Spero che ci sarai anche tu, tra gli
Slytherin, le aveva detto con quel suo sorriso timido ma
non freddo, come se fosse già stata Smistata. Tutta la mia famiglia
è stata in Slytherin. Non voglio assolutamente essere
in Hufflepuff. Non vedo l’ora di cominciare con le lezioni
... lo so che è strano, ma mi interessa molto Storia della
Magia.
Millicent
sperava di finire in Slytherin, ma non poteva saperlo
– e non era nemmeno così certa di volerlo davvero.

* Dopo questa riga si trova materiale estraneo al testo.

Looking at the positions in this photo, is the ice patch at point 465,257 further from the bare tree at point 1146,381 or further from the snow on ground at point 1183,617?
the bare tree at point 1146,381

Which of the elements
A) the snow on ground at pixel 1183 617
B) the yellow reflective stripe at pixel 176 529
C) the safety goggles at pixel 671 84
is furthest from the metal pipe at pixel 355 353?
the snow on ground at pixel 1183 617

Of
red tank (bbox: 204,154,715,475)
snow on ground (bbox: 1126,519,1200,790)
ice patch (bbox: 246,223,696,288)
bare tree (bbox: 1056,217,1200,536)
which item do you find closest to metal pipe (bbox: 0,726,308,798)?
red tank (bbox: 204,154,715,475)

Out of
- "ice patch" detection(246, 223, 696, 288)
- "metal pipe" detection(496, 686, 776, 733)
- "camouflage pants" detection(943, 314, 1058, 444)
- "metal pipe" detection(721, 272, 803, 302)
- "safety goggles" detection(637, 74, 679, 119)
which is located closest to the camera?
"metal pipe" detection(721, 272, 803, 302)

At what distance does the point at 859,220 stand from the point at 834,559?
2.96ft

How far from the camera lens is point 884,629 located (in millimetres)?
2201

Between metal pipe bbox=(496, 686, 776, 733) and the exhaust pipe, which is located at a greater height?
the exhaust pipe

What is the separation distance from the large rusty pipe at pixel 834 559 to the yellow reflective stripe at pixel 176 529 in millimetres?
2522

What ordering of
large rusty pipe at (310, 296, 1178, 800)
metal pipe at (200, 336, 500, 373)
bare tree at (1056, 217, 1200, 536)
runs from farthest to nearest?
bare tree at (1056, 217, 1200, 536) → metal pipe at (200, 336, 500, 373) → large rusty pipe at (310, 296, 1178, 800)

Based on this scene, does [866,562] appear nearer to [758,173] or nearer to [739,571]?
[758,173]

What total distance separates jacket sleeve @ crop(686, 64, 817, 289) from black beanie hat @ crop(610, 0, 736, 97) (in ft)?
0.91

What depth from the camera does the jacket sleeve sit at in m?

Millicent si chiedeva perché Storia della Magia
apparentemente non godesse di una buona reputazione, e
perché nessuno voleva stare in Hufflepuff, e cosa avrebbe
davvero studiato in quella scuola fuori dal mondo – dal suo mondo, da tutto
ciò che aveva conosciuto e vissuto fino a quel momento.
Millicent
aveva tante domande e nessuna risposta, e non era davvero il tipo da
grandi riflessioni. Sapeva solo che si sentiva insicura – e
lei odiava sentirsi così.
Guardò di nuovo davanti
a sé, dove la sagoma nera del castello si stagliava contro
il blu cupo del cielo, sempre più vicina. Si perse nei suoi
pensieri, e galleggiò per qualche attimo in una quieta
sensazione di impotenza.
Una mano si
posò sulla sua spalla, leggera come il tocco di una
farfalla, fredda.
Millicent si
voltò di scatto verso l’altra, sorpresa. Daphne
incrociò il suo sguardo per qualche secondo, e poi
fissò l’acqua intorno a loro. La mano se ne
andò veloce com’era arrivata.
Millicent fece
un piccolo sorriso, e le si avvicinò appena un po’
di più.
Era un
pensiero stupido e infantile e si rendeva conto di essere troppo grande
per certe cose – però, il suo primo obiettivo ad
Hogwarts era stare con Daphne Greengrass.
- Ci sono
determinazione e astuzia, sì ... ma anche costanza, e un
grande senso di lealtà ... Hufflepuff, forse? -.
Sotto le
larghe falde del Cappello Parlante, Millicent sgranò gli
occhi, provando un improvviso moto d’indignazione. Non Hufflepuff, non Hufflepuff,
pensò disperatamente, senza nemmeno capire veramente
perché. Il Cappello rise.
Millicent
sbuffò, e lasciò vagare il suo sguardo per la
Sala Grande. Tra la folla dei ragazzi che aspettavano ancora di essere
Smistati spuntava la testa bionda di Daphne.
Sopra di loro,
una nuvola si mosse pigramente sul soffitto.
Note finali:
Non ho
abbandonato questa storia e non ho intenzione di farlo –
anche se potrei darne l’impressione, me ne rendo conto. Sono
solo una povera fangirl con troppe idee e altrettanti blocchi dello
scrittore.
...
Sì, è un modo contorto per scusarmi per il
ritardo, nel caso qualcuno si ricordi ancora di me.